Goodbye, Blue Monday

Goodbye, Blue Monday!

Thanks as always to The Other McCain, Whores and Ale, Pirate’s Cove and Bacon Time for the Rule Five links!  Thanks also to our blogger pals at The Daley Gator for the link.

This seems like a good idea for voting reform, at least on the surface.  I’ve written a few words here and there on the ideas of a modern, electronic voting system, and this looks like the kind of thing I was thinking of.  Maybe.  Here’s the description:

Your elections officials create millions of digital ballot records in several separate files before the election. They use a software tool provided by Redo Voting and the source code for this tool is publicly available for ANYONE to review. Our software security is based on peer review. If software is kept secret, it’s not secure. We don’t want you to trust us or anybody to create perfect software. We want you to trust the world’s experts to assure you that what we are doing is as secure as it is transparent.

Next, our ballots are printed on the very same secure printers used to create lottery tickets. The same ones used by state lotteries. Fun fact: these secure machines cost $50 MILLION!

The printer then prints a series of unique codes from the file under special scratch materials. These unique codes are revealed by YOU when you pick up a ballot and scratch it. YOU are the first person to ever see them.

The other files are encrypted by election officials and kept secure until after the election. The files are secured using the same cryptography used by the government to secure its most classified secrets. Ever heard of “crypto?” It’s just a short version of the word “cryptography.” We have built our infrastructure in the same way that many understand as Blockchain, or “crypto.”

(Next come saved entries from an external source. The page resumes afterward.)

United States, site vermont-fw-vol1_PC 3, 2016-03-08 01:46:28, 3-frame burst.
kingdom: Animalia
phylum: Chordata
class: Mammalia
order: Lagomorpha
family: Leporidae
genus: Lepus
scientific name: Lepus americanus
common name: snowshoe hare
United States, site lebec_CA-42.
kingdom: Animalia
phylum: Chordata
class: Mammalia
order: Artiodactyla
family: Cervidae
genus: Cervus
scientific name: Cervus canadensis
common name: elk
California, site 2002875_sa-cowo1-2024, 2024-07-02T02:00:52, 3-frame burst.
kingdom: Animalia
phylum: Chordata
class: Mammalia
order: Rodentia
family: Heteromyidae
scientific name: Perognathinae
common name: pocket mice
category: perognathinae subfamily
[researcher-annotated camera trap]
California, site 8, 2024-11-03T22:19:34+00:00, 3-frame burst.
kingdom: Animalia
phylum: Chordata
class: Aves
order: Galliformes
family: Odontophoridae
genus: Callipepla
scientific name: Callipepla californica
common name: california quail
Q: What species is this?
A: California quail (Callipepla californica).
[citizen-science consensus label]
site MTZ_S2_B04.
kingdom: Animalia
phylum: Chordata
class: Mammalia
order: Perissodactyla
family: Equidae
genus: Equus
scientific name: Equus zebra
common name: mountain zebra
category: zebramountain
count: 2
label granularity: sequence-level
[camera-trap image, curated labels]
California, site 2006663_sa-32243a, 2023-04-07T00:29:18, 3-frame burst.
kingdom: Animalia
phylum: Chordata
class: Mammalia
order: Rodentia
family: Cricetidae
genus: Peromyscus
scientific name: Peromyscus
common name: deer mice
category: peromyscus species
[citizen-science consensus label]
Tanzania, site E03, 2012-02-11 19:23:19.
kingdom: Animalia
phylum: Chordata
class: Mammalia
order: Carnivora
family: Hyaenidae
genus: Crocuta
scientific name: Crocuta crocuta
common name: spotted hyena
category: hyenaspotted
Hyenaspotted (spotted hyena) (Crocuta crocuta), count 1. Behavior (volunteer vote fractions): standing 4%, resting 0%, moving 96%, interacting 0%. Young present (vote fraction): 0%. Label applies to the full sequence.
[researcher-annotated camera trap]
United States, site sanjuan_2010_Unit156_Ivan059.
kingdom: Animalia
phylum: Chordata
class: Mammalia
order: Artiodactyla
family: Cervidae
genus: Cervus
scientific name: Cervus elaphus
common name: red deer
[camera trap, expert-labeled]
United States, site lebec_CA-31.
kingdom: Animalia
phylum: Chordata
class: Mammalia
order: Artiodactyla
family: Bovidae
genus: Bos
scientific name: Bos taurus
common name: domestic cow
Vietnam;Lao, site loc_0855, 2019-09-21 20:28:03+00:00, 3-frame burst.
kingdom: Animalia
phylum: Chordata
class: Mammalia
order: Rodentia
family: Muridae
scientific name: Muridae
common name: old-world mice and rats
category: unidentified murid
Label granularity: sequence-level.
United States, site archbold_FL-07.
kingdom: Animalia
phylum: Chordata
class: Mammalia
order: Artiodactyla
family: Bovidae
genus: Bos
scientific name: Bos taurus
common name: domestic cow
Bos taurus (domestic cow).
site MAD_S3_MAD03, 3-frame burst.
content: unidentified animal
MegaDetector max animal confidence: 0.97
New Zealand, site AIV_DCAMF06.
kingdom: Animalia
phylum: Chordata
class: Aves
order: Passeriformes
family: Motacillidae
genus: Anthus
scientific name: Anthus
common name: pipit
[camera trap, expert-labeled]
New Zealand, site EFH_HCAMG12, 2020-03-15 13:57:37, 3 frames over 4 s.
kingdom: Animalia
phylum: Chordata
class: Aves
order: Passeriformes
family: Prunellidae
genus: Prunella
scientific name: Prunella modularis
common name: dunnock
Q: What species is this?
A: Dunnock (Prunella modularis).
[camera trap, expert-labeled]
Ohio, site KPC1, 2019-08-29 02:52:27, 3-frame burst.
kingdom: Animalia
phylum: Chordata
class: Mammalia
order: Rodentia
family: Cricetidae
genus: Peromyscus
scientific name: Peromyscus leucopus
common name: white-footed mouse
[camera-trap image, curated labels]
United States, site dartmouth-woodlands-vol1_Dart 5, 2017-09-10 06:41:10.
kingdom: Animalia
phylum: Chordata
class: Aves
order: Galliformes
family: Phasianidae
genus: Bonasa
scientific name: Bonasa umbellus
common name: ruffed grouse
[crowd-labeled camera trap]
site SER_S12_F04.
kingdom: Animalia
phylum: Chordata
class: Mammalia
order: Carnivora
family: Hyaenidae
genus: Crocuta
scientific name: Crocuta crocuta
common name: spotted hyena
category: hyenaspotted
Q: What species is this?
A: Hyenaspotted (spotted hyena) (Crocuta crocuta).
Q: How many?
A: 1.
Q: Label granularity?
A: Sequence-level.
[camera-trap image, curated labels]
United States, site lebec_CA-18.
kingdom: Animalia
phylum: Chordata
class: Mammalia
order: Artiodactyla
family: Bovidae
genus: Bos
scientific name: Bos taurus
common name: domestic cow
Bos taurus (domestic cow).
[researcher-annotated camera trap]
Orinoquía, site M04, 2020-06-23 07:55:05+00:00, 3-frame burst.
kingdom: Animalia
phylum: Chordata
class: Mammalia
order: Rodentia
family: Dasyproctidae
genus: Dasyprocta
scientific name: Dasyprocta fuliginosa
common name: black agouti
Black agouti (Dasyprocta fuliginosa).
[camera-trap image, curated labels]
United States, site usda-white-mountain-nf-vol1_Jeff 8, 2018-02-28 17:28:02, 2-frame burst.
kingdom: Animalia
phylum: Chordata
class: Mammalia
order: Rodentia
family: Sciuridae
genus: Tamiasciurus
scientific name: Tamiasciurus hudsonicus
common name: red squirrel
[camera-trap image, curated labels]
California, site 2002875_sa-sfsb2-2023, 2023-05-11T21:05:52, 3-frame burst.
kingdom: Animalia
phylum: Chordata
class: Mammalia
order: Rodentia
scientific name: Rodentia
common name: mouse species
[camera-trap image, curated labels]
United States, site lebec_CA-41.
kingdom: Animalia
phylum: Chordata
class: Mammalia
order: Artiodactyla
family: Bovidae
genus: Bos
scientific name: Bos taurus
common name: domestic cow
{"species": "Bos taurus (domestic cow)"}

You, the voter, pick up a secure ballot at your civic buildings OR at any participating retailer. When you pick up the secure ballot, the clerk scratches and scans one of the hidden codes and conducts the same digital ID check required to purchase cigarettes or alcohol. This allows us to track that Secure Ballot from the printer to the warehouses, to the store, to YOU, and to only you. You will be personally connected to your ballot and the chain of custody remains tied to you forever more, but no one can ever associate your personal identity with your ballot. You can verify that your vote counted and was correctly submitted at anytime in the future.

Here’s the best bit:

When the polls close, your election officials will decrypt the files created when the election started. Here’s the fun part: they can make the secrets PUBLIC now. In fact, every activation and every ballot cast can be made public DURING the election. THAT’S transparency and accountability.

On the surface this seems like a pretty good system – secure, simple, easy and accountable.  And being able to know, instantly, who won – added bonus.  No recounts, no fudging, no late night shenanigans, no sudden discoveries of boxes of ballots in the trunks of cars days after the election is over (and, let’s say this quietly, after one party has determined how many votes need to be manufactured to put their guy over the top.)

But here’s my concern:  Anything that can exist, can be manipulated, one way or another.  Could this system really be hack-proof?  Color me skeptical, but I admit I’m not all that knowledgeable about this kind of tech.

Any of you True Believers who know more about IT systems than I do, see any holes in this?  It appears to make a great deal of sense, at least on the surface – which is why I suspect pols of all stripes will be dead-set against it.  In fact that should serve as a caution, if pols start saying this is a good idea, that’s when it’s time to get really suspicious.